- Opening Delimiter -

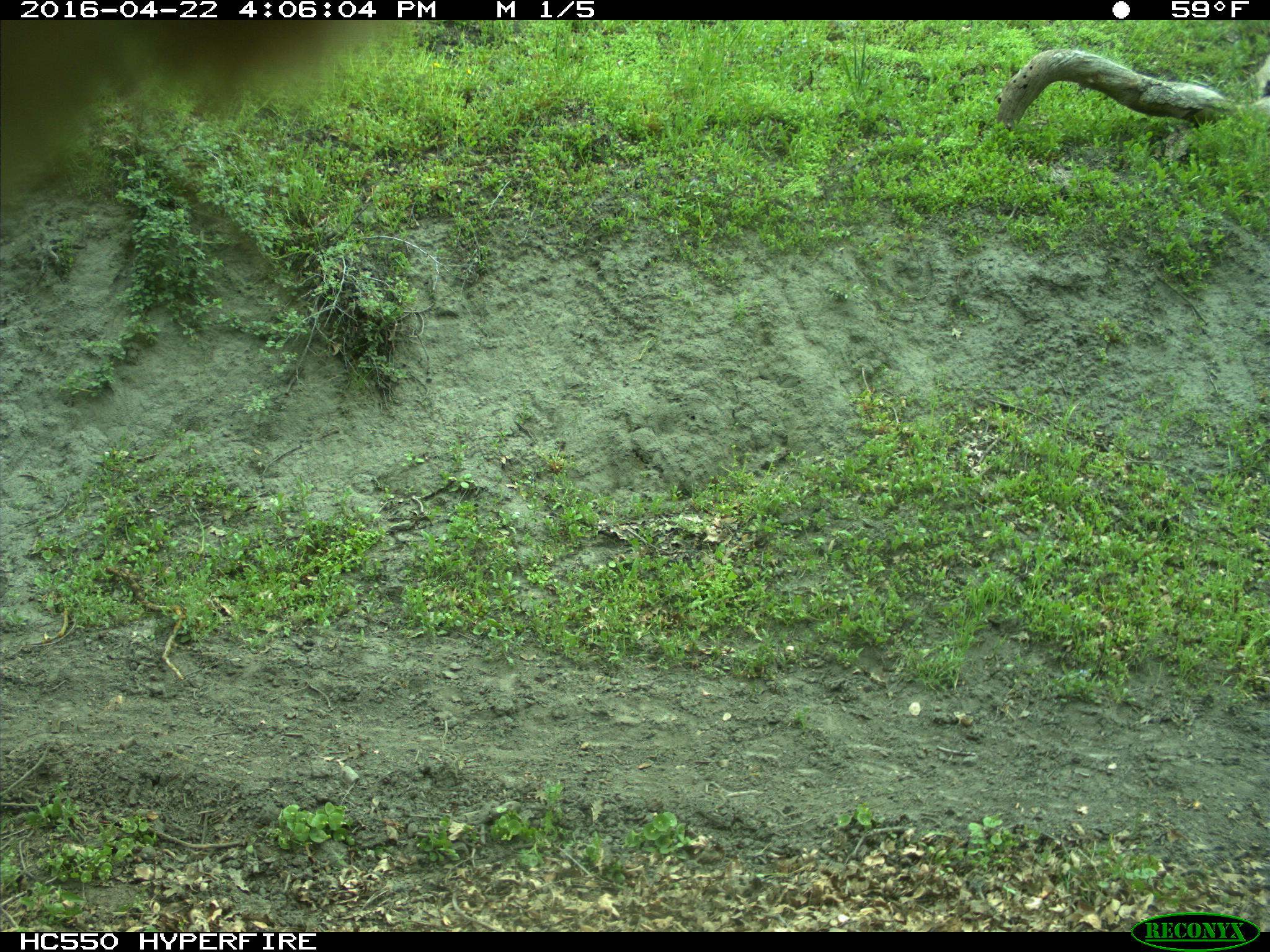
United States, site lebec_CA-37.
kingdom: Animalia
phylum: Chordata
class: Mammalia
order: Artiodactyla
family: Bovidae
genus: Bos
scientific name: Bos taurus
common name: domestic cow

- Closing Delimiter -

What needs to be done
Each line from the one containing "class: Mammalia" to the end of the listing above must be printed exactly, and no other line may appear.

Response to this exercise
class: Mammalia
order: Artiodactyla
family: Bovidae
genus: Bos
scientific name: Bos taurus
common name: domestic cow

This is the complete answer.